Was hingegen noch nicht beschlossen, sondern derzeit umstritten ist, betrifft die zweite, größere Reformstufe auf Basis der Empfehlungen der Rentenkommission. Diese soll nach der parlamentarischen Sommerpause 2026 im Bundestag beraten werden und laut aktuellem Zeitplan Anfang 2027 in Kraft treten. Genau in diesem Paket steckt der Vorschlag, die abschlagsfreie Rente nach 45 Beitragsjahren abzuschaffen oder einzuschränken – und genau dagegen richtet sich der Widerstand der Ministerpräsidenten.
Zur Einordnung ein Beispiel, wie sich Abschläge auswirken können: Wer statt mit 45 bereits nach 43 Beitragsjahren in Rente geht, muss nach geltendem Recht Abschläge hinnehmen. Bei einer angenommenen Rente von 1.420 Euro monatlich könnten das rechnerisch rund 60 Euro weniger im Monat bedeuten – abhängig vom individuellen Renteneintrittsalter und den tatsächlichen Beitragsjahren. Solche Rechenbeispiele zeigen, warum die betroffenen Länder frühzeitig Klarheit fordern, bevor die Details der Reform feststehen. Genauere Informationen zu den aktuellen Regelungen der gesetzlichen Rentenversicherung stellt die Deutsche Rentenversicherung bereit.
Häufige Fragen zur Reform der Rente ab 63
Was bedeutet „Rente mit 63“ beziehungsweise „Rente nach 45 Beitragsjahren“ genau?
Gemeint ist die Möglichkeit, ohne Abschläge in Rente zu gehen, wenn mindestens 45 Beitragsjahre nachgewiesen werden können. Das tatsächliche Renteneintrittsalter hängt dabei vom individuellen Geburtsjahrgang ab und liegt inzwischen für viele Jahrgänge bereits über 63 Jahren.

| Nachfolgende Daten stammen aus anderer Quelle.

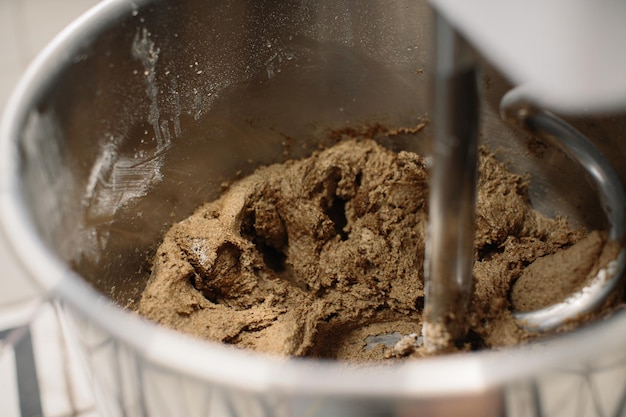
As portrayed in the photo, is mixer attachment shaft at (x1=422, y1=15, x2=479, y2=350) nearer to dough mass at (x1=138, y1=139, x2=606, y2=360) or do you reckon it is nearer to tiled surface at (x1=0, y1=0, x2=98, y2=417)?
dough mass at (x1=138, y1=139, x2=606, y2=360)

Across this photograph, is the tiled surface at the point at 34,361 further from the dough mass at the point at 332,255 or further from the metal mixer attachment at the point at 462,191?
the metal mixer attachment at the point at 462,191

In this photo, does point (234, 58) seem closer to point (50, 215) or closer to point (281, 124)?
point (281, 124)

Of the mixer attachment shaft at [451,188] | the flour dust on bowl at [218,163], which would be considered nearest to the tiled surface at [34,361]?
the flour dust on bowl at [218,163]

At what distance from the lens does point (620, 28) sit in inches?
20.2

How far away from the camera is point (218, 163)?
87 cm

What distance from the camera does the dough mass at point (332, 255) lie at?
74 cm

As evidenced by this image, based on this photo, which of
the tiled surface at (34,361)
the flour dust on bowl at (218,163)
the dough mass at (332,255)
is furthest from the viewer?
the tiled surface at (34,361)

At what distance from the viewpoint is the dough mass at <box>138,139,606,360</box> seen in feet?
2.44

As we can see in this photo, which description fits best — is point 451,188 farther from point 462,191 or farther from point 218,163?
point 218,163

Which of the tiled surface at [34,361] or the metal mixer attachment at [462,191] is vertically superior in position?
the metal mixer attachment at [462,191]

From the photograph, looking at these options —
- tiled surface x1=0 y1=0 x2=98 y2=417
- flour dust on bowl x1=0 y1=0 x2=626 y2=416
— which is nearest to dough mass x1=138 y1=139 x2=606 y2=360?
flour dust on bowl x1=0 y1=0 x2=626 y2=416

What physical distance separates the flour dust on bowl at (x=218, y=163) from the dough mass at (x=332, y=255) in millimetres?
42

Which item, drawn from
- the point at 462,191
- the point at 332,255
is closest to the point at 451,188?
the point at 462,191

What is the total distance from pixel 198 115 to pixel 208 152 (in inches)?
2.2
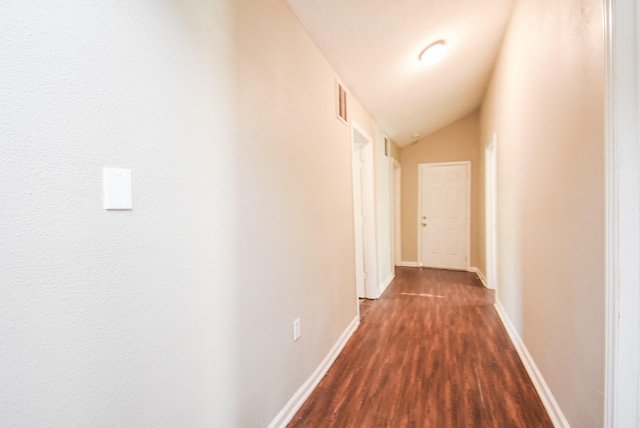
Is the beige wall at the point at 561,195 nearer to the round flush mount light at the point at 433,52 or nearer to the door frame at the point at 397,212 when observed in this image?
the round flush mount light at the point at 433,52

Warum trifft eine mögliche Abschaffung den Osten stärker als den Westen?
Weil dort die gesetzliche Rente für deutlich mehr Menschen die einzige oder wichtigste Altersvorsorge darstellt. Ergänzende private oder betriebliche Vorsorge ist im Osten weniger verbreitet als im Westen, wodurch Änderungen bei der gesetzlichen Rente unmittelbarer wirken.
Wann soll die neue Reform in Kraft treten?

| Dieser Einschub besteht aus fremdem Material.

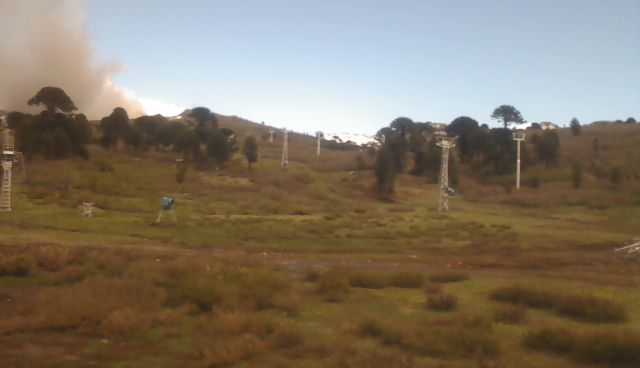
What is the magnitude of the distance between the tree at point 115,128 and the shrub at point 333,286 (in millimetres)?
77613

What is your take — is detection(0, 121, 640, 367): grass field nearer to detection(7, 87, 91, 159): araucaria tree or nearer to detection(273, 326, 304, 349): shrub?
detection(273, 326, 304, 349): shrub

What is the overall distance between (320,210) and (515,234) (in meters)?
21.4

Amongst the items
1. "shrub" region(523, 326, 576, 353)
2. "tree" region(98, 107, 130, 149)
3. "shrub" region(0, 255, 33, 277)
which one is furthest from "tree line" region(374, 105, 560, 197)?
"shrub" region(523, 326, 576, 353)

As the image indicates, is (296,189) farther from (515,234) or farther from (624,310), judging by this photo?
(624,310)

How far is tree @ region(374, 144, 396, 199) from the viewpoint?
7812cm

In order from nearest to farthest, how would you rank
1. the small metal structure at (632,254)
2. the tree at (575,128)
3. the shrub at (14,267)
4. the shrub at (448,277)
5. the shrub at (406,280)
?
the shrub at (14,267) → the shrub at (406,280) → the shrub at (448,277) → the small metal structure at (632,254) → the tree at (575,128)

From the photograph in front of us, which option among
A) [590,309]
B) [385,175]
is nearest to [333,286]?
[590,309]

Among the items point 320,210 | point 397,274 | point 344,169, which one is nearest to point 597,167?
point 344,169

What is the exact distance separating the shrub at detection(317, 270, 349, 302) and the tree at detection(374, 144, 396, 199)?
197 ft

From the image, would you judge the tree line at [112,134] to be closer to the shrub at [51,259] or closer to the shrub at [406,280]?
the shrub at [51,259]

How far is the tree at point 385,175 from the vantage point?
256 feet

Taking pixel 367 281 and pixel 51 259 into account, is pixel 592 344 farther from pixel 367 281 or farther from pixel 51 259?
pixel 51 259

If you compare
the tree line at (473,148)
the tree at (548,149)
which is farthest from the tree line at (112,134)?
the tree at (548,149)

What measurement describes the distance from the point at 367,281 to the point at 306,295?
2.69 m
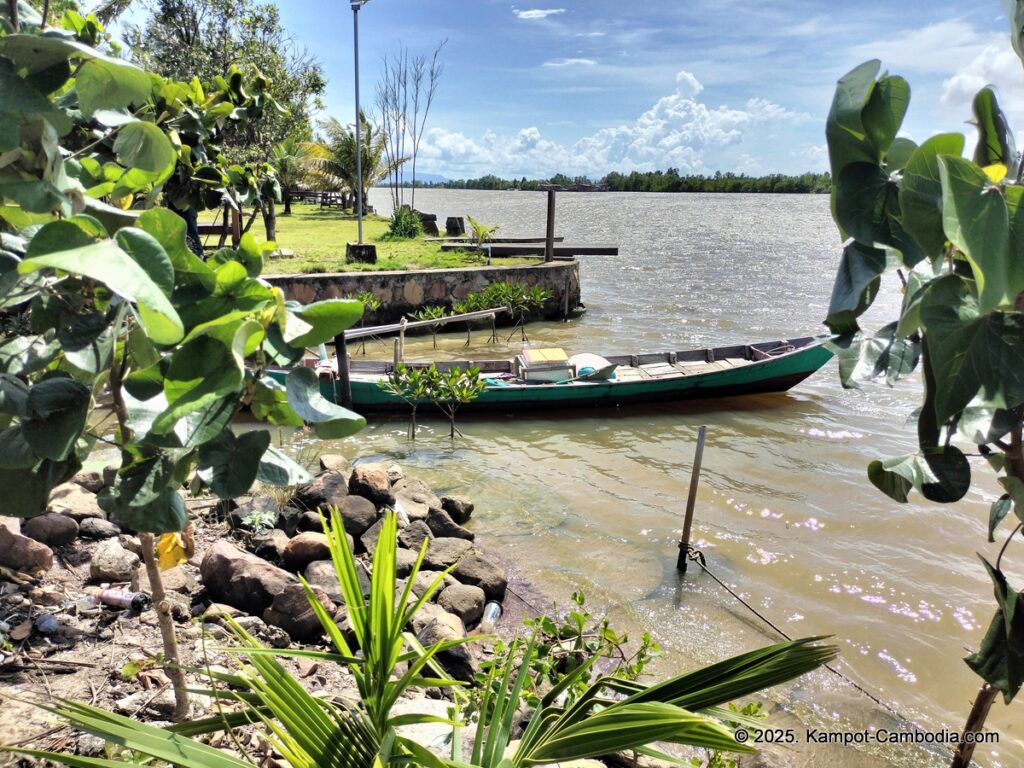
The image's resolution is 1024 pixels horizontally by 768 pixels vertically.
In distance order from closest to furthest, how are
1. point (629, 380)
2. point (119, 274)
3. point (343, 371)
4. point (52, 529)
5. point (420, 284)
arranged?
point (119, 274) → point (52, 529) → point (343, 371) → point (629, 380) → point (420, 284)

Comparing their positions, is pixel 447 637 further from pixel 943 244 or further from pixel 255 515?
pixel 943 244

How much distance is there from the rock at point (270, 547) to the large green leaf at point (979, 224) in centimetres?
483

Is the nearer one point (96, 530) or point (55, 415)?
point (55, 415)

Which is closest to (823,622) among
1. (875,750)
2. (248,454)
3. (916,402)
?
(875,750)

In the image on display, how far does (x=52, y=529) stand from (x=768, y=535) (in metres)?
6.48

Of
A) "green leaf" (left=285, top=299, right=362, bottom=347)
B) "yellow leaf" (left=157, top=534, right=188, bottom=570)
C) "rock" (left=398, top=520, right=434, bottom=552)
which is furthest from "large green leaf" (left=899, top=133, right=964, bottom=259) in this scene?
"rock" (left=398, top=520, right=434, bottom=552)

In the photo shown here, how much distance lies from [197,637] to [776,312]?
Result: 20.1 metres

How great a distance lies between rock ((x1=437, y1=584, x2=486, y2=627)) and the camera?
4887 millimetres

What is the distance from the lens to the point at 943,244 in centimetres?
90

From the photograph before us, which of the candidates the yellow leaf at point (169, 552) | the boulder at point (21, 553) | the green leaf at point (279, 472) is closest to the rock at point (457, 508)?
the boulder at point (21, 553)

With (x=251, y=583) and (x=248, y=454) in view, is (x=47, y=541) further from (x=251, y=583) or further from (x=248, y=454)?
(x=248, y=454)

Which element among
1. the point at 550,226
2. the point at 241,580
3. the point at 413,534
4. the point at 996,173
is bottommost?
the point at 413,534

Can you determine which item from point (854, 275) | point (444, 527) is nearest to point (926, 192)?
point (854, 275)

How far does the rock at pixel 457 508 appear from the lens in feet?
23.0
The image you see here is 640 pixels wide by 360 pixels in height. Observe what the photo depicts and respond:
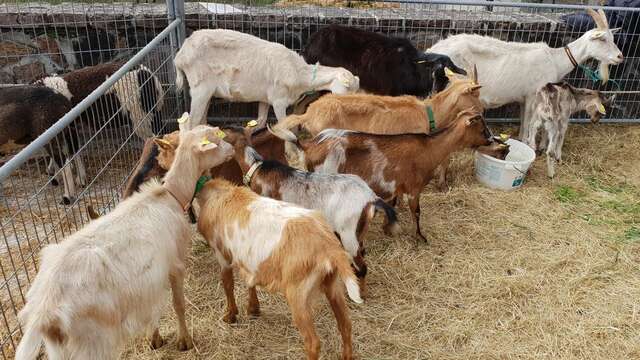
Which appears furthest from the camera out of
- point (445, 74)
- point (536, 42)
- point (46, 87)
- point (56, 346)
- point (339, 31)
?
point (536, 42)

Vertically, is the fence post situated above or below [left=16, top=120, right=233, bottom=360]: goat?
above

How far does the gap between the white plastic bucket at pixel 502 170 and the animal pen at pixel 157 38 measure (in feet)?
5.42

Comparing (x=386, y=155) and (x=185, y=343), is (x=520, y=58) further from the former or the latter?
(x=185, y=343)

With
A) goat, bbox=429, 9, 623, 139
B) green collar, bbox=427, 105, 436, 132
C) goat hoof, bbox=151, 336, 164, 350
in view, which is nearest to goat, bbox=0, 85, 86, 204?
goat hoof, bbox=151, 336, 164, 350

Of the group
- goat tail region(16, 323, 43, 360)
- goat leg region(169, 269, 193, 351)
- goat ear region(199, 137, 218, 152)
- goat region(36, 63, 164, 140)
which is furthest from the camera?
goat region(36, 63, 164, 140)

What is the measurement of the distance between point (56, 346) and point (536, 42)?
6389mm

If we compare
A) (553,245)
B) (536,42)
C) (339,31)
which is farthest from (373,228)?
(536,42)

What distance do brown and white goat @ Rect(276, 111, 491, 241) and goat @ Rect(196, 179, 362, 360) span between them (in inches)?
42.6

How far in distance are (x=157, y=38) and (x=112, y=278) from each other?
297 centimetres

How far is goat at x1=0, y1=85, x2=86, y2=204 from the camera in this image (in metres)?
4.71

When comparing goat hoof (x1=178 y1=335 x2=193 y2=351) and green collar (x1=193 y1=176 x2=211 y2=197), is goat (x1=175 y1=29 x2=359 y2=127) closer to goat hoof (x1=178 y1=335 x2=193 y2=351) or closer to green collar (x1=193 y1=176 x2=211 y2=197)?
green collar (x1=193 y1=176 x2=211 y2=197)

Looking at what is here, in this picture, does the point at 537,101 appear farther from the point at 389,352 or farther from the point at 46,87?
the point at 46,87

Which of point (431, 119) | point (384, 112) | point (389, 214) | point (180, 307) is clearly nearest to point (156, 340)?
point (180, 307)

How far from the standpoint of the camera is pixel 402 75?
5969mm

Nach derzeitigem Zeitplan soll das Reformpaket nach der Sommerpause 2026 in den Bundestag eingebracht werden und Anfang 2027 in Kraft treten. Ob dieser Zeitplan angesichts des wachsenden Widerstands hält, ist offen.

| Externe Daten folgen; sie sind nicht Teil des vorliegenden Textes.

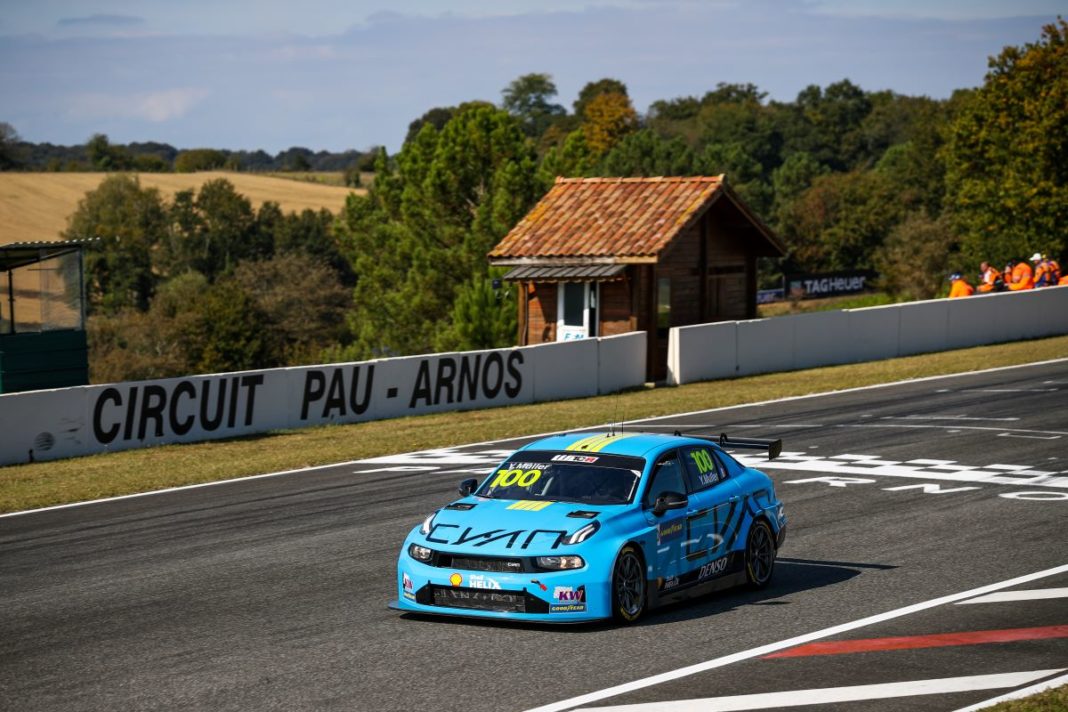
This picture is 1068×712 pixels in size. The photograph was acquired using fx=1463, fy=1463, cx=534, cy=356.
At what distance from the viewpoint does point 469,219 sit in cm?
6606

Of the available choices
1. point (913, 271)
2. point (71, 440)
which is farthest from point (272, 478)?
point (913, 271)

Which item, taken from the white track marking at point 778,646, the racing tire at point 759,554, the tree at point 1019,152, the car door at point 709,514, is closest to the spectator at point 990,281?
the tree at point 1019,152

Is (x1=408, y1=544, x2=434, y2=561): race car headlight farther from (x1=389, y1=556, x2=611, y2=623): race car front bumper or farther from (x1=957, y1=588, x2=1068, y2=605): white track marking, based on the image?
(x1=957, y1=588, x2=1068, y2=605): white track marking

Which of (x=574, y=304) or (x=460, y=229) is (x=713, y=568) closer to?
(x=574, y=304)

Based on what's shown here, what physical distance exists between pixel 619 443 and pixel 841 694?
3.95m

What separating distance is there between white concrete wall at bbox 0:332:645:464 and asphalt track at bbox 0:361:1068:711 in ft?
16.8

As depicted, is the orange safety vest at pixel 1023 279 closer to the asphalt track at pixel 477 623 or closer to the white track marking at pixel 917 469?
the asphalt track at pixel 477 623

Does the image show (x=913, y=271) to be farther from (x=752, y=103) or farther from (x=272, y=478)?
(x=752, y=103)

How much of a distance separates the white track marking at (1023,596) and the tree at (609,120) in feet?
486

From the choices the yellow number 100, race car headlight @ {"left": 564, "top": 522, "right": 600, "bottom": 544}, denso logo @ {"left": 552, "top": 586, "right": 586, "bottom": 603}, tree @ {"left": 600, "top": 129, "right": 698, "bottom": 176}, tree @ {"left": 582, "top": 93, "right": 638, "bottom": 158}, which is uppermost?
tree @ {"left": 582, "top": 93, "right": 638, "bottom": 158}

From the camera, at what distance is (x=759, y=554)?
543 inches

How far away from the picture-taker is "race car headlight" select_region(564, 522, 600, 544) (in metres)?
11.7

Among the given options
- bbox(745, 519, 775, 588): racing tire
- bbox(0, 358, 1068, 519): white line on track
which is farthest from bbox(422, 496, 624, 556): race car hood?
bbox(0, 358, 1068, 519): white line on track

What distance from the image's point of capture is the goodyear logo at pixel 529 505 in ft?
40.9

Gibt es noch Aussicht darauf, dass die abschlagsfreie Rente erhalten bleibt?
Das ist derzeit nicht absehbar. Kanzleramtschef Thorsten Frei hat öffentlich erklärt, keinen Verhandlungsspielraum zu sehen. Gleichzeitig wächst der Druck durch mittlerweile sieben Ministerpräsidenten, die sich offen gegen die geplante Änderung positioniert haben.